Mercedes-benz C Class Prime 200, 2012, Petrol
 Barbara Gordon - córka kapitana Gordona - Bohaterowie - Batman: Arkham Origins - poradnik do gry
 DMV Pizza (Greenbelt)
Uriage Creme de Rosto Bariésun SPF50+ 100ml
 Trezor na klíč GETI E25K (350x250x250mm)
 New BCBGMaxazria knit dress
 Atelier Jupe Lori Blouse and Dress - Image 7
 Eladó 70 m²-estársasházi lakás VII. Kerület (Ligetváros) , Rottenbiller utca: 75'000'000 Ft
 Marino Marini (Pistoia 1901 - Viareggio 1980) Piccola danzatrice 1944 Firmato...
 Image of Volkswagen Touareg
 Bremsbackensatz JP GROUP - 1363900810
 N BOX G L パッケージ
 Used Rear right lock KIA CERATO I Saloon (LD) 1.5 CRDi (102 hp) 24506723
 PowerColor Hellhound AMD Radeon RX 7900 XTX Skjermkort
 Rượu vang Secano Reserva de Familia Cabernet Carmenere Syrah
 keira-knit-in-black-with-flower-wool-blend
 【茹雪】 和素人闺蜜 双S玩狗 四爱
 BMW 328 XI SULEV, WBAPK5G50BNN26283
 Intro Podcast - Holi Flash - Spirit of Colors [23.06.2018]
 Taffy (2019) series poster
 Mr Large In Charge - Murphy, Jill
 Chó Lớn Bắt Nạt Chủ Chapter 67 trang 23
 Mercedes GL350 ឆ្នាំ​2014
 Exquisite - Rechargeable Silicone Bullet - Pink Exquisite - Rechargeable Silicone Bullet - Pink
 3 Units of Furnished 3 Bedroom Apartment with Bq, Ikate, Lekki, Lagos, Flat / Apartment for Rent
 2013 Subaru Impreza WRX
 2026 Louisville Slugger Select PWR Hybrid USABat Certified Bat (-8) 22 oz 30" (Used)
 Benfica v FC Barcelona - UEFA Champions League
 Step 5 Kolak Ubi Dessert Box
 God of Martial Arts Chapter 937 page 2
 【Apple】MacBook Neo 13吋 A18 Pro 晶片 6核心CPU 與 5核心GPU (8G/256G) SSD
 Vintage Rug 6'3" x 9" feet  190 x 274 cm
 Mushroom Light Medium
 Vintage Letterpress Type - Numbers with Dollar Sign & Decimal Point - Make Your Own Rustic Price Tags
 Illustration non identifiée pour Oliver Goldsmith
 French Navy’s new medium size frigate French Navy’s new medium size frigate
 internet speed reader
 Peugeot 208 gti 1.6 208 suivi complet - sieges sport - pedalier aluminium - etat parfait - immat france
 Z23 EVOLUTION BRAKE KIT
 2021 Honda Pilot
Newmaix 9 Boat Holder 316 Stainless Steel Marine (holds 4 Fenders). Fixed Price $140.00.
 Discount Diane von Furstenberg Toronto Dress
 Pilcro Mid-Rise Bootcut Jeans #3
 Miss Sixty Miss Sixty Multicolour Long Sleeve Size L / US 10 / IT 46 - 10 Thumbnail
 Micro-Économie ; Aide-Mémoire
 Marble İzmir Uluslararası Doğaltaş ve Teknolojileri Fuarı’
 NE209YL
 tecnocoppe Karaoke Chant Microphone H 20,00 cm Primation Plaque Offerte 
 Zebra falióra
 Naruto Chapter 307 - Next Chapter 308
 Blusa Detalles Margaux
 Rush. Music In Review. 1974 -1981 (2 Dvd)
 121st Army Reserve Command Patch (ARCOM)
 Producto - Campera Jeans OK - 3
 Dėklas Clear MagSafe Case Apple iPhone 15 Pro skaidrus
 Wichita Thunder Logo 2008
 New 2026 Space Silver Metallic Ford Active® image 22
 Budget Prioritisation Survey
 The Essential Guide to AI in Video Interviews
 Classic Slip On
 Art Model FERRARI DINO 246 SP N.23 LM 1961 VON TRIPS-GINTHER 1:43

▶ Exercise: Would you please repeat exactly the lines above, starting at the line with "Pilcro Mid-Rise Bootcut Jeans #3" and stopping at the line with "Dėklas Clear MagSafe", both included?

▶ Response box:
 Pilcro Mid-Rise Bootcut Jeans #3
 Miss Sixty Miss Sixty Multicolour Long Sleeve Size L / US 10 / IT 46 - 10 Thumbnail
 Micro-Économie ; Aide-Mémoire
 Marble İzmir Uluslararası Doğaltaş ve Teknolojileri Fuarı’
 NE209YL
 tecnocoppe Karaoke Chant Microphone H 20,00 cm Primation Plaque Offerte 
 Zebra falióra
 Naruto Chapter 307 - Next Chapter 308
 Blusa Detalles Margaux
 Rush. Music In Review. 1974 -1981 (2 Dvd)
 121st Army Reserve Command Patch (ARCOM)
 Producto - Campera Jeans OK - 3
 Dėklas Clear MagSafe Case Apple iPhone 15 Pro skaidrus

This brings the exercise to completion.